Kontinuitet i nätet är viktigt – Alan Stewart – Brown, VP för EMEA på Opengear berättar varför det är viktigt och hur man uppnår det.
På grund av pågående pandemi måste företag runt om i världen tillhandahålla fjärråtkomst och en högre grad av support till sina anställda, för att de ska kunna fortsätta arbeta effektivt. Detta sätter IT-personal under extra tryck. Misstag och felkonfigurationer är oundvikliga och ger en hacker möjligheten att utnyttja situationen. Samtidigt som belastningen på nätet blir högre pga. ökad trafik riskerar nätverket överbelastas i större utsträckning. Att upprätthålla företagens kommunikationsförmåga är för många företag affärskritiskt, därför är kontinuitet extra viktigt.
In English see below:
Business Continuity in Times of Crisis – Why it Matters and How to Achieve it
Due to the pandemic, many businesses around the world are having to provide remote access and IT support for all their employees to be able to work from home. This is putting IT staff under extra pressures, all the while managing their own worries and concerns about the current situation.
Mistakes and misconfigurations are inevitable and that will potentially give hackers opportunities to exploit. At the same time, with the network under growing strain from increased traffic and surges in demand, the potential for outages to occur is also increasing.
If outages do happen in such crises, businesses may find getting the network up and running even more complex. With travel restricted, sending engineers out to remote sites to address downtime issues and resolve network faults may risk compromising their health and safety and therefore will not be realistic.
For organisation operating today, keeping the business up and running is likely to be a key concern and has therefore increased the need for network resilience. When network disruptions occur, companies must be prepared and have a plan that enables quick recovery. The current crisis may have focused minds within networking teams and senior leadership to carry out risk analysis and put measures in place to reduce those risks. But what is clearly required is a new approach that goes beyond simply adding redundancy or even improving uptime to add a layer of intelligence.

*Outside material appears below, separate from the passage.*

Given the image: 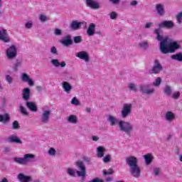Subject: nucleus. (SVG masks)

That is because for organisations that need to ensure business continuity today, network resilience is key. In ‘Resilience and survivability in communication networks: Strategies, principles, and survey of disciplines’ ComNet Journal 2010, by JP Sterbenz et al., network resilience is defined as ‘the ability of the network to provide and maintain an acceptable level of service in the face of various faults and challenges to normal operation’. One way of measuring it is how quickly the business can get up and running again at normal capacity following an outage.
True network resilience is not just about providing resilience to a single piece of equipment whether that be a router or a core switch for example; in a global economy it is important (especially given today’s circumstances) that any such solution can plug into all of the equipment at a data centre or edge site, map it and establish what is online and offline at any given time and importantly wherever in the world it is located.
That enables a system reboot to be quickly carried out remotely. That’s especially beneficial at the moment while engineers and other workers are often unable to travel to either the data centre or edge location due to lockdowns and everything has to be done from afar.
Alternative arrangements
If the remote reboot does not work it might be that an issue with a software update is the root of the problem. With the latest Smart Out-of-Band devices this can be readily addressed, because an image of the core equipment and its configuration can be retained, and the device rebuilt remotely without the need for sending somebody on site. In the event of an outage, it is therefore possible to deliver network resilience via failover to cellular, while the original fault is being remotely addressed, enabling the business to keep running even while the primary network is down.
Building in resiliency through the Out-of-Band (OOB) approach does cost money but it also pays for itself: over the long-term and often also in just a one-off instance, depending on the outage and associated costs. You might only use this resiliency a couple of times a year, say – but when you need it, you really need it.
Why prevention is better than cure
When network outages occur, the damage is cumulative so businesses need to pre-plan and ensure that they are putting in place network resilience as a preventative rather than a reactive approach. Organisations often defer discussions around network resilience based on the optimistic hope that a network outage never happens to them. In fact, network resilience should be built into the network from the outset.
Anyone that has just suffered a network outage will understand the benefits of Out-of-Band, as a way of keeping their business running in what is effectively an emergency, but as referenced above it is likely to be much better to plan for resilience from the word go. After all networks are the ‘backbone’ to almost every organisation today, and many businesses will benefit from bringing network resilience into the heart of their approach from the outset.